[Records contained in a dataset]
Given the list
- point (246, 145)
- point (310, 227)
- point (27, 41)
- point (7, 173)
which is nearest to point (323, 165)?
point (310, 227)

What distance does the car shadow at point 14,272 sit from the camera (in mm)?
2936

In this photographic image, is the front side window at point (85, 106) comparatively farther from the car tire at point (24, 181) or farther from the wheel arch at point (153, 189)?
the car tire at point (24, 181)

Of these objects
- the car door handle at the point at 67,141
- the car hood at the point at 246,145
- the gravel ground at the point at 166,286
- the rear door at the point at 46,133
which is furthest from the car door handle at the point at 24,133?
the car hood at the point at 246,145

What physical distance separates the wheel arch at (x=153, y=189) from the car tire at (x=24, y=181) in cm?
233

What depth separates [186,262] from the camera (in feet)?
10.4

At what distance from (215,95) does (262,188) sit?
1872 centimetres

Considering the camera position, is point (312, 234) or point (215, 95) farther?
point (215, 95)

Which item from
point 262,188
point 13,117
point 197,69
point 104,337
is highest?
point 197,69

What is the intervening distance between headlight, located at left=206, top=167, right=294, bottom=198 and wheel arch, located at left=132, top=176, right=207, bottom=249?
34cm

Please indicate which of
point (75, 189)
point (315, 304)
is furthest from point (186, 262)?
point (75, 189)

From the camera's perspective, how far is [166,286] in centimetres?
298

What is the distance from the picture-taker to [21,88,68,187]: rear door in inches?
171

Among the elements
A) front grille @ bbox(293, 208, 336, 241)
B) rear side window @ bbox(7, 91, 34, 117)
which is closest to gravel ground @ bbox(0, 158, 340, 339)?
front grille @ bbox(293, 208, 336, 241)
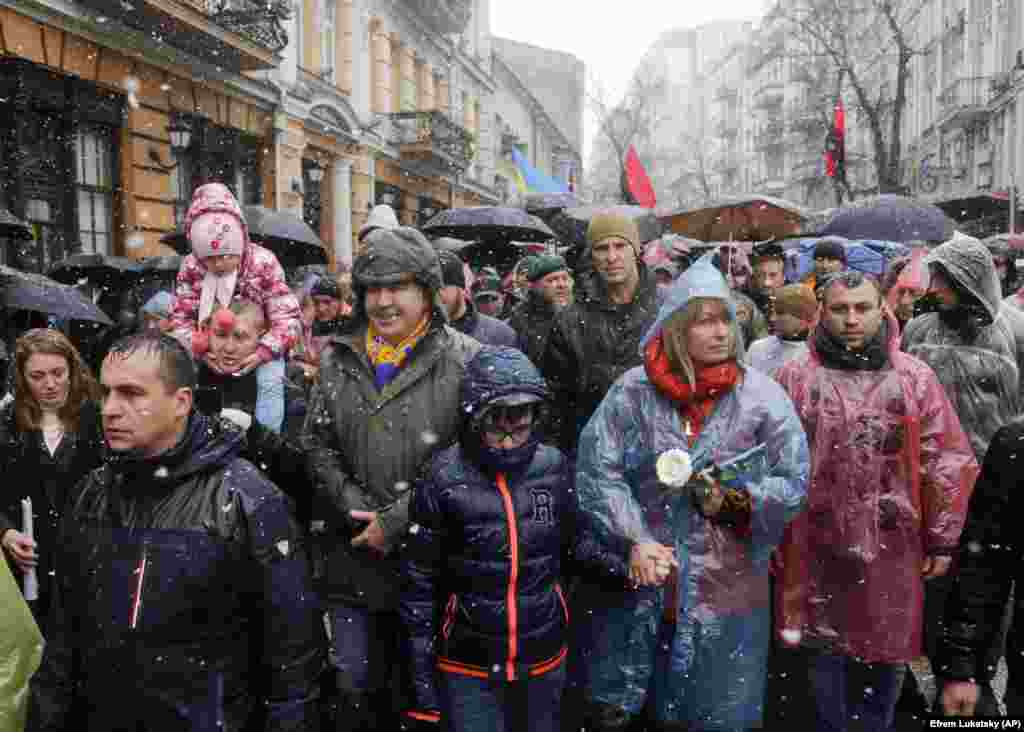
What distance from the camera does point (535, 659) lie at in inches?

Required work. Write out all the records above again with every "gravel ground" changed to "dirt ground" and nothing else altered. Leave the pictures out.

Finished task.
Given the list
- point (246, 145)
- point (310, 227)
- point (27, 41)
- point (7, 173)
which is nearest to point (323, 165)?
point (310, 227)

What distance does the car shadow at point 14,272 sit from the camera (in mm)?
2936

In this photographic image, is the front side window at point (85, 106) comparatively farther from the car tire at point (24, 181) or farther from the wheel arch at point (153, 189)?
the car tire at point (24, 181)

Of these objects
- the car door handle at the point at 67,141
- the car hood at the point at 246,145
- the dirt ground at the point at 166,286
- the rear door at the point at 46,133
which is furthest from the car door handle at the point at 24,133?
the car hood at the point at 246,145

What physical distance separates the wheel arch at (x=153, y=189) from the car tire at (x=24, y=181) in cm?
233

What depth separates [186,262] from the camera (in feet)?
10.4

At what distance from (215,95) does (262,188) sit?
1872 centimetres

Considering the camera position, is point (312, 234) or point (215, 95) farther?
point (215, 95)

Which item from
point 262,188
point 13,117
point 197,69
point 104,337
is highest?
point 197,69

What is the intervening distance between headlight, located at left=206, top=167, right=294, bottom=198 and wheel arch, located at left=132, top=176, right=207, bottom=249?
34cm

Please indicate which of
point (75, 189)
point (315, 304)
is furthest from point (186, 262)?
point (75, 189)

From the camera's perspective, how far is [166,286] in centimetres?
298

What is the distance from the picture-taker to [21,88,68,187]: rear door in inches?
171

Among the elements
A) front grille @ bbox(293, 208, 336, 241)
B) rear side window @ bbox(7, 91, 34, 117)
which is closest to dirt ground @ bbox(0, 158, 340, 339)?
front grille @ bbox(293, 208, 336, 241)
What distance from the camera does point (535, 659) lie at in inches?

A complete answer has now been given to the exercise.